§ **TEXT EXCERPT**:
The parallel rule allows a combined value to be calculated for two resistors wired up side by side as in Figure 12.8. Here the calculation is a little more involved though still not what might be call complex.

There is another formulation of the parallel rule which allows for the combination of more than two resistors in parallel simultaneously but there is no need to confuse the issue by introducing that equation here. On the rare occasions when three or more parallel resistors require summing, multiple applications of Eq. 12.2 yields the correct result. The form of this alternative version, along with a proof of its equivalence, is examined in the highlighted Box 12.1 (p. 212).

${\text{R}}_{\text{p}\text{a}\text{r}\text{a}\text{l}\text{l}\text{e}\text{l}}=\frac{{\text{R}}_1\times {\text{R}}_2}{{\text{R}}_1\times {\text{R}}_2}(12.2)$

Example

As a simple example of the application of these rules consider the circuit shown in Figure 12.9. Equipment A is to be connected via a cable to equipment B. However the output and input impedances do not match and so resistors R₁ and R₂ are inserted at the output of equipment A as shown. The task is to ensure that the modified output impedance seen by equipment B has the correct value.

Equipment B looking back down the cable sees the combined impedance of R₁, R₂, and R_out the output impedance of equipment A, but how do these three impedances combine? First it is necessary to add R₁ and R_out in series.

${\text{R}}_{\text{a}}={\text{R}}_1+{\text{R}}_{\text{o}\text{u}\text{t}}$

The resulting resistance is in parallel with R₂, and so they need then to be added using the parallel rule to give the final answer.

§ **SUPPLIED MATERIAL**:
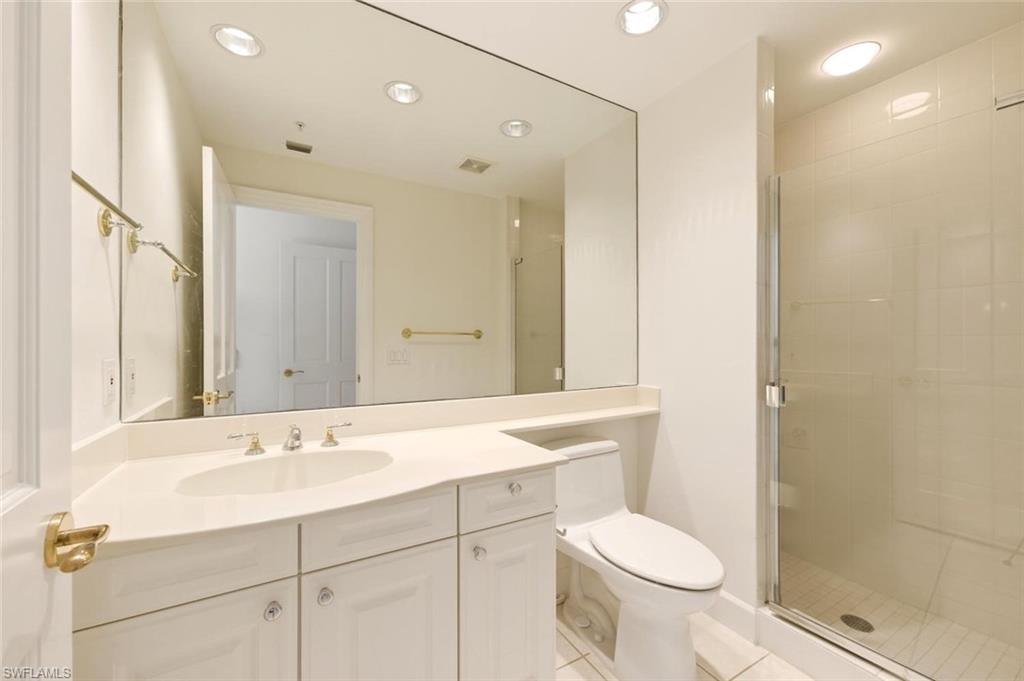 Bathroom featuring a vanity with an integrated sink, a large wall-mounted mirror, a commode, a glass-enclosed shower, and recessed lighting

§ **WORK INSTRUCTION**: Can you carry on the text on combining resistors, picking up right after its last sentence? None of the data above has any part in this exercise.

§ **RESPONSE AREA**:
${\text{R}}_{\text{t}\text{o}\text{t}\text{a}\text{l}}=\frac{{\text{R}}_{\text{a}}\times {\text{R}}_2}{{\text{R}}_{\text{a}}+{\text{R}}_2}$

Combining these two equations into a single calculation gives

${\text{R}}_{\text{t}\text{o}\text{t}\text{a}\text{l}}=\frac{({\text{R}}_1+{\text{R}}_{\text{o}\text{u}\text{t}})\times {\text{R}}_2}{{\text{R}}_1+{\text{R}}_{\text{o}\text{u}\text{t}}+{\text{R}}_2}$

This particular example describes a simple circuit used to connect two pieces of equipment with different digital interfaces, as described in Bohn (2009). Equipment A has an AES digital output and equipment B has an S/PDIF digital input. The former has an output impedance of 110Ω while the latter has an input impedance of 75Ω. Digital connections like this prefer to have matched impedances (i.e. the same output impedance at one end as the input impedance at the other).

If R₁ is set to 330Ω and R₂ is set to 91Ω a suitable match is achieved,

${\text{R}}_{\text{t}\text{o}\text{t}\text{a}\text{l}}=\frac{(330+110)\times 91}{330+110+91}=\frac{440\times 91}{531}\approx 75.40\Omega$

and so it is clear that the series and parallel rules have here been successfully applied to confirm that the suggested values for R₁ and R₂ will indeed result in a suitable resistance at the AES digital output of equipment A, as seen from the other end of the cable at the S/PDIF input of equipment B.

The next step in the simple analysis of resistor circuits involves calculating the voltage which will appear at the midpoint of two resistors in series given the voltages at either end. This question can be considered in two parts. First the more straightforward case is examined where the voltage at one end equals zero volts, with an arbitrary voltage applied to the other end. This is then generalised to the case where arbitrary voltages may appear at both ends.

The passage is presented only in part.